Within a short span of days late last month, we learned that in the final
quarter of 2012, the US economy contracted for the first time in three and a
half years – the nation’s gross domestic product shrinking by .01 percent. On
top of that, we were told that the national unemployment rate, a continuing
source of agony since the Great Recession began in 2008, has ticked back up a
notch to 7.9% with only 152,000 private sector jobs created in January. Not
welcome news in any environment, let alone in the midst of one of the most
arduous and fragile recoveries in history.
But in nearly the same breath, the Dow Jones Industrial average has surpassed
the 14,000 milestone for the first time since 2007. Economists and analysts tell
us the year-end contraction was a one-off event triggered primarily by cuts in
defense spending.
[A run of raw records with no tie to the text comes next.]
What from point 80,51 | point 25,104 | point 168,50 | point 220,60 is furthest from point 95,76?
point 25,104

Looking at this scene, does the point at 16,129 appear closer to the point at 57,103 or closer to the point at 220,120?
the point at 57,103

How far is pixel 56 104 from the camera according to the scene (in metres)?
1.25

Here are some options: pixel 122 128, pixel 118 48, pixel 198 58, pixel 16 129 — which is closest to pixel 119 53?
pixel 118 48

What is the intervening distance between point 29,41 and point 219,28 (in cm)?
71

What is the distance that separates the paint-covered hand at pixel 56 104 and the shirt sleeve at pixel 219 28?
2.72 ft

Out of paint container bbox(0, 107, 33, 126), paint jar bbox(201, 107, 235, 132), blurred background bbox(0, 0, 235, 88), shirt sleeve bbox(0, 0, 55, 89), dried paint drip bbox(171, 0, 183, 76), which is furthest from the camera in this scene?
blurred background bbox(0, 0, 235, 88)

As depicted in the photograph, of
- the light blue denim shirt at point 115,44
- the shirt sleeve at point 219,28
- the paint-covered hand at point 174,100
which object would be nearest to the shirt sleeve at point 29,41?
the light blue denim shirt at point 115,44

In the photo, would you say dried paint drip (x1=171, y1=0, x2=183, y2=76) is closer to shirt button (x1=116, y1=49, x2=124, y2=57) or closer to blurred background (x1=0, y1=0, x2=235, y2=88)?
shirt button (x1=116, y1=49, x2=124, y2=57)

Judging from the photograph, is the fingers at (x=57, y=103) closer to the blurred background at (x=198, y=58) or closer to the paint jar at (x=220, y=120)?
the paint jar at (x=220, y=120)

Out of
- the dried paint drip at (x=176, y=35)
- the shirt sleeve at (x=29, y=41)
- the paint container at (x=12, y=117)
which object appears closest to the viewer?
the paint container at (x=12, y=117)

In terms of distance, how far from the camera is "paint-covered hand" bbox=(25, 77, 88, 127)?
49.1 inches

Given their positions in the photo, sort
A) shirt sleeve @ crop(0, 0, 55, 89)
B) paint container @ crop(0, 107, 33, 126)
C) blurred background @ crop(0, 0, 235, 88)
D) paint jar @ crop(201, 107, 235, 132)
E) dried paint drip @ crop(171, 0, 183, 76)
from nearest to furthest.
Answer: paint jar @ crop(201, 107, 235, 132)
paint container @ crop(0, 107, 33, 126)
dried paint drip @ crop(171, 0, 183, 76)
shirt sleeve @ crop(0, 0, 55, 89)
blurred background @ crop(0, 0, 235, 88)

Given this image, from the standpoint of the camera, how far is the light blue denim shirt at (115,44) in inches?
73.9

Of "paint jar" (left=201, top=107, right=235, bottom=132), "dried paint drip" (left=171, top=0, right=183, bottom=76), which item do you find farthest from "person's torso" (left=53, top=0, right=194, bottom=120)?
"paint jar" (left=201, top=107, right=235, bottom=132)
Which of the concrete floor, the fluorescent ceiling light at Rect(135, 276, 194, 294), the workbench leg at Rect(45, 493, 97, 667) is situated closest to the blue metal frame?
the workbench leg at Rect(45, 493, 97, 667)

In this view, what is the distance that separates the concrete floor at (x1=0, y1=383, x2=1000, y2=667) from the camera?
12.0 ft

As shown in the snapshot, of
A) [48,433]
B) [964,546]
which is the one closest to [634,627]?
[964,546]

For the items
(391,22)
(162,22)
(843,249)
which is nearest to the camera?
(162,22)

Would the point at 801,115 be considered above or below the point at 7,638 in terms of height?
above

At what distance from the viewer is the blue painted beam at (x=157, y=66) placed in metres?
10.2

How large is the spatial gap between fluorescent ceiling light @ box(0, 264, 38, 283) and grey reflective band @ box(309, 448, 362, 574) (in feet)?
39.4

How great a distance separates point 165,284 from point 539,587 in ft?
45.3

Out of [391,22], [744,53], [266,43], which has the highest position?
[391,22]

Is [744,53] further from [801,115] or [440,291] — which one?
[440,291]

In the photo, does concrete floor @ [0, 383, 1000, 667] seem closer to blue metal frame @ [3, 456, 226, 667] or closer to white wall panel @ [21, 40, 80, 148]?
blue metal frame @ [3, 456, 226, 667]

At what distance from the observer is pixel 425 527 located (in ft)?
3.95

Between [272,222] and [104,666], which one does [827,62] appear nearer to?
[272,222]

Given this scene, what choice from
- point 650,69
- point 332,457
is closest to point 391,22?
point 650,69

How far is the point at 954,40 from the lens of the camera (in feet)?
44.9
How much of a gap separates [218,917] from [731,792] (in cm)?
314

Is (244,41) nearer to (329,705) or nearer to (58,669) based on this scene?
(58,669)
We’re also told that other telltale economic indicators -
consumer confidence and housing - are strong and that 2% growth is expected in
the first quarter of the New Year.
So what to make of the US economy? That’s what those who find themselves
counted among the unemployed want to know. While that’s a figure hovering
around 8% mark, new research shows how far-reaching and devastating job cuts
have been since the start of the economic downturn. A survey released this
month by the John J. Heldrich Center for Workforce Development at Rutgers
University found that layoffs have touched nearly every American household in
some fashion or another over the last few years. The findings indicate
that nearly a quarter of Americans say they were laid off at some point during
the recession or afterward. More broadly, nearly 8 in 10 say they know someone
in their circle of family and friends who lost their job.
But, those without jobs aren’t the only ones impacted by the mixed economic
signals: those who control their fate – the hiring managers – are, as well. And,
when the messages are mixed, the impact on labor and hiring is usually
spontaneous and volatile with employers typically rushing to increase headcount
in response to good news only to immediately slash labor costs when things go
Knee-jerk reactions, as it relates to labor costs, are detrimental not only
to a corporation’s bottom line but to the morale of the rank and file as well.
We already know from our research the relatively diminished impact labor costs
have on EBITDA compared to non-labor costs. To refresh your memory: 12% of
revenue is spent on labor (down from 15% three years earlier). If you reduce
your labor costs by 1%, you increase profitability by only 0.8%. By contrast, if
you reduce your non-labor costs by the same 1%, you increase profitability by
3.6% - five times greater.
The research dictates a clear path for corporations: they need to stop riding
the labor market roller coaster and instead focus more consistently on managing
the non-labor costs that have tangible impact on profitability. Doing so has the
potential not only to lift profits and stabilize the workforce, it may also
provide a bit of a cushion against future setbacks, perhaps alleviating the
unpleasant and costly task of removing someone from their job to only find out
that once the economy rebounds they will be in the unpleasant situation to find
the same talent they once dismissed.